CMake is a strange piece of software. I think it is similar to C++: there is a subset of it that makes up a good build system, but it allows for numerous, contorted anti-patterns. Moreover, the documentation is usually precise, but it assumes you already know the keyword or function you need to search for. Which of course is not always the case. Sure you could read everything, but it’s a matter of efficiency: if I need two hours just to read beforehand all of the manual, then in a 8 hour work day I can solve roughly up to 4 problems. AI models, on the other hand, are good at one thing: they swallow a body of information (being it the entire web, a manual, or a mix of the two), and they can then provide you the list of words that better resonate with the ones making up the question you asked. Moreover, the information is encoded in the model using vector databases: this means that the model can understand the “meaning” of the words ingested (for an appropriate definition of the word understand), and apply that meaning to the case you provide. In the end, I found that AI models work surprisingly well for manual-querying questions.

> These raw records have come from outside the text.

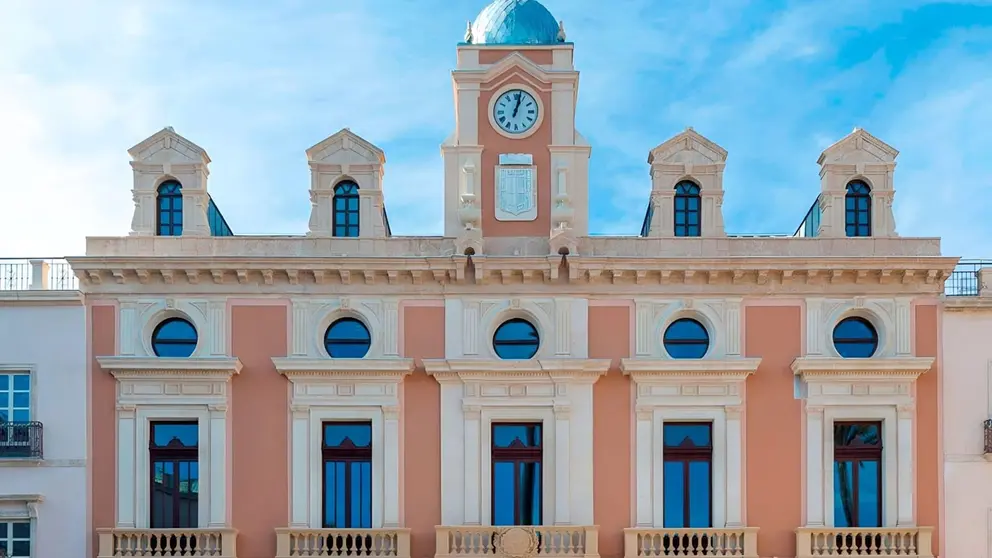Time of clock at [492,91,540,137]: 1:02
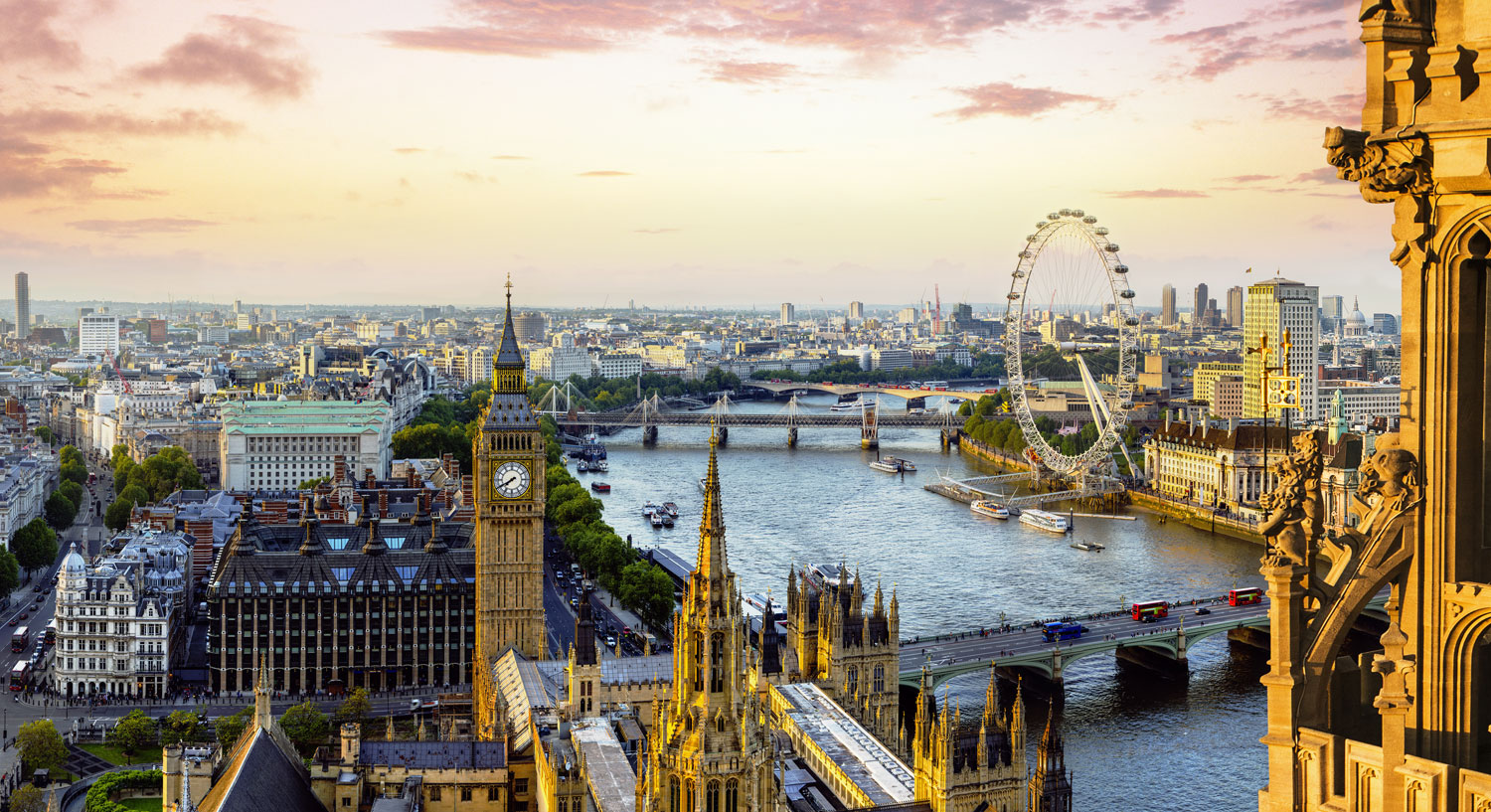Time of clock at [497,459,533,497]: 7:40
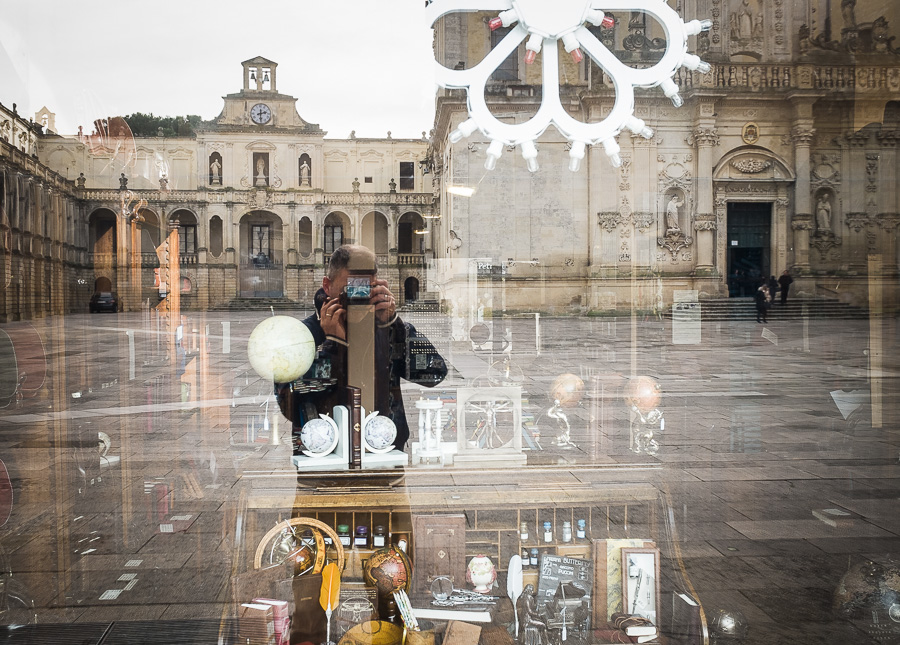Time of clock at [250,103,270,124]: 2:30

In particular, I used mainly Gemini Pro (partly because I consider Google to be one of the least-evil tech company out there). Now, the small model of Gemini, called Flash, has roughly the validity of the horoscope. But the Pro model works reasonably well. All this post is then an explanation on why, in the posts of this blog, we’ll work together also on examples and answers provided by AI models. Such parts will be clearly marked, while the other parts are written normally. I think it can provide a good starting point to then deeper investigate the relevant topics.

I still think that AI models are not a golden bullet. They cannot answer all the questions, and they shine basically on the same things for which machine learning is conceptually apt. Up to now, I haven’t used them to directly (vibe) code, and I plan to continue doing so, even if I occasionally copy-pasted short bits. But I now tend to see AI models like a sort of semantic search engine: they can investigate the meaning of a large quantity of information, and then be queried about it. And of course, they can do the same exact errors of normal search engines, and humans, so they are not to be taken as irrefutable. but they can help, and I think that publishing here the information taken out of them can, if anything, save the energy and CO2 cost of making the same answer a million times.